第357話

 「お前も随分とボロボロとなったなぁ、狂鬼」

 「うるせぇ……オレの事言えねぇだろが」


 酔鬼の言葉に目を細めた狂鬼は、酔鬼の事を睨み付ける。確かに互いに負傷しているが、致命傷を受けた訳ではない。まだ戦えると思っているが、それでもあの中に介入する事は難しいと感じざるを得ないのだろう。
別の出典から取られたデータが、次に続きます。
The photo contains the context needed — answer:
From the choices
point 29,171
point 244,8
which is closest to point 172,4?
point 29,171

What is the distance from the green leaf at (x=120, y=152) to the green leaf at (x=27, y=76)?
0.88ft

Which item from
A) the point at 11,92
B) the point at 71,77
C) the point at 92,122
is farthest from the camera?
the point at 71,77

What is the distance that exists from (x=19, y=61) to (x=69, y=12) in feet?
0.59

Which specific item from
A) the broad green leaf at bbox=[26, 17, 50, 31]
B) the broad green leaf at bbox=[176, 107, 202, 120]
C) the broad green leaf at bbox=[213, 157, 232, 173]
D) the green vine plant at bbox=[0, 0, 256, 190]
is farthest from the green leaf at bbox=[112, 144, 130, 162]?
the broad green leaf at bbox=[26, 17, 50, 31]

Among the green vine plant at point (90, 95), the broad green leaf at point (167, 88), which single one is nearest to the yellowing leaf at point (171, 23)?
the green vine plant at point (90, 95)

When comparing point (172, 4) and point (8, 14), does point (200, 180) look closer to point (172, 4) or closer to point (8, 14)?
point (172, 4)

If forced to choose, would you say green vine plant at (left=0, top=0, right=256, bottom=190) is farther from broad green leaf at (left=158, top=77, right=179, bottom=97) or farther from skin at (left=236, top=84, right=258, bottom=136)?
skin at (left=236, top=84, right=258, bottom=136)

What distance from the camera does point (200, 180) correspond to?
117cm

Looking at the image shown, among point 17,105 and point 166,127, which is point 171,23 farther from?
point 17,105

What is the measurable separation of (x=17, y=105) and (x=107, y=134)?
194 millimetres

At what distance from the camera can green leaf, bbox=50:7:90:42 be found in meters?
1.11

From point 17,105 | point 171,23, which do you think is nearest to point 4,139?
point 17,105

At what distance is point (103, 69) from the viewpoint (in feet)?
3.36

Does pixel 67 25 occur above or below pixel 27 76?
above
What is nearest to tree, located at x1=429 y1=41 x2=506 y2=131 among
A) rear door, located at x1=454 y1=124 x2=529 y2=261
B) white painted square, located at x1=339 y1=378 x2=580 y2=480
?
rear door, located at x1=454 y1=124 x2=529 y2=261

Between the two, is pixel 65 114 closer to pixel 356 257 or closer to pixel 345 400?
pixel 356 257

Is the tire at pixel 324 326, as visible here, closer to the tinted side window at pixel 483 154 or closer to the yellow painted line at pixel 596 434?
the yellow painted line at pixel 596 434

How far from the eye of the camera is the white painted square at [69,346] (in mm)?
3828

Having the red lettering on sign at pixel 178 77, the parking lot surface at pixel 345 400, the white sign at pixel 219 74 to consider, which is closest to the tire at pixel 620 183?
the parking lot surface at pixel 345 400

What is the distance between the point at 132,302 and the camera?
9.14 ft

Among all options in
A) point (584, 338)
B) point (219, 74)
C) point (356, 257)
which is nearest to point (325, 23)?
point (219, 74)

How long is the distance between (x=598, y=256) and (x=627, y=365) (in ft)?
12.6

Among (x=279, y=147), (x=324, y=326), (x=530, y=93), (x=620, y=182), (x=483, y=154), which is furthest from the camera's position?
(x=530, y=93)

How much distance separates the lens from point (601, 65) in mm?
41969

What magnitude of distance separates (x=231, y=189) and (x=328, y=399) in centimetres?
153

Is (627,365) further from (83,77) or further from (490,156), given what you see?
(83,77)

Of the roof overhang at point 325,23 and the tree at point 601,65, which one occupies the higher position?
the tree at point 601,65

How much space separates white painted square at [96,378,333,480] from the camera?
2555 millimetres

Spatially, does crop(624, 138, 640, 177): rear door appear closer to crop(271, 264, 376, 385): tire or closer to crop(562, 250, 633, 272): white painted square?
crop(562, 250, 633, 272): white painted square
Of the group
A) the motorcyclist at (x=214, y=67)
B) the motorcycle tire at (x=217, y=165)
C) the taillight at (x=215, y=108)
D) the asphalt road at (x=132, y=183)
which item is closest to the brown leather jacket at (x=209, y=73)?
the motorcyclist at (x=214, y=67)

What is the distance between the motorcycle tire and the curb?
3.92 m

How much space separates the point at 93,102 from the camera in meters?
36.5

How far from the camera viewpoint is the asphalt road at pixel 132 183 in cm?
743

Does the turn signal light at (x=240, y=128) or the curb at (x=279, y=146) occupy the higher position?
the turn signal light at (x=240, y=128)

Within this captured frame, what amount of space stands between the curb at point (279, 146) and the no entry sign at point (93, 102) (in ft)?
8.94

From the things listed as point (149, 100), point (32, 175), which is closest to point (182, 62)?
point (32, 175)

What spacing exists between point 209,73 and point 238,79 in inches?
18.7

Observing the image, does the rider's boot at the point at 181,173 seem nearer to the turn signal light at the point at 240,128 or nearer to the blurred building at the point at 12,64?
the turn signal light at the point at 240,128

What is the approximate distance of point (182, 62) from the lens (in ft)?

 焔鬼の妖力と気配が変わっている様子に対して、魅夜は参加しようと考えているのだろう。しかし、その行動を酔鬼と狂鬼に止められている事に不満を覚えている様子だ。


 「焔鬼兄ちゃんの邪魔になるぞ、猫」

 「お前、もう焔鬼をそう呼ぶのを隠す素振りも無いんだな」

 「テメェは知ってるだろうが。つか、もう隠すのも今更だろ?……それで、どうするよ。介入したい気持ちは理解出来るし、オレも焔鬼兄ちゃんを手伝いたい気持ちは同じだ」

 「あの戦いに入れる奴が居るとするなら、姫巫女さんか桜鬼……それと蒼鬼ぐらいだろ」

 「そういや、その蒼鬼は何処だ?姿が見えねぇけど」


 そう言いながら、狂鬼は蒼鬼の姿を探す。酔鬼も一緒に探すが、魅夜はその様子を放置して黒い炎の中に居る焔鬼の様子を見守り続けていた。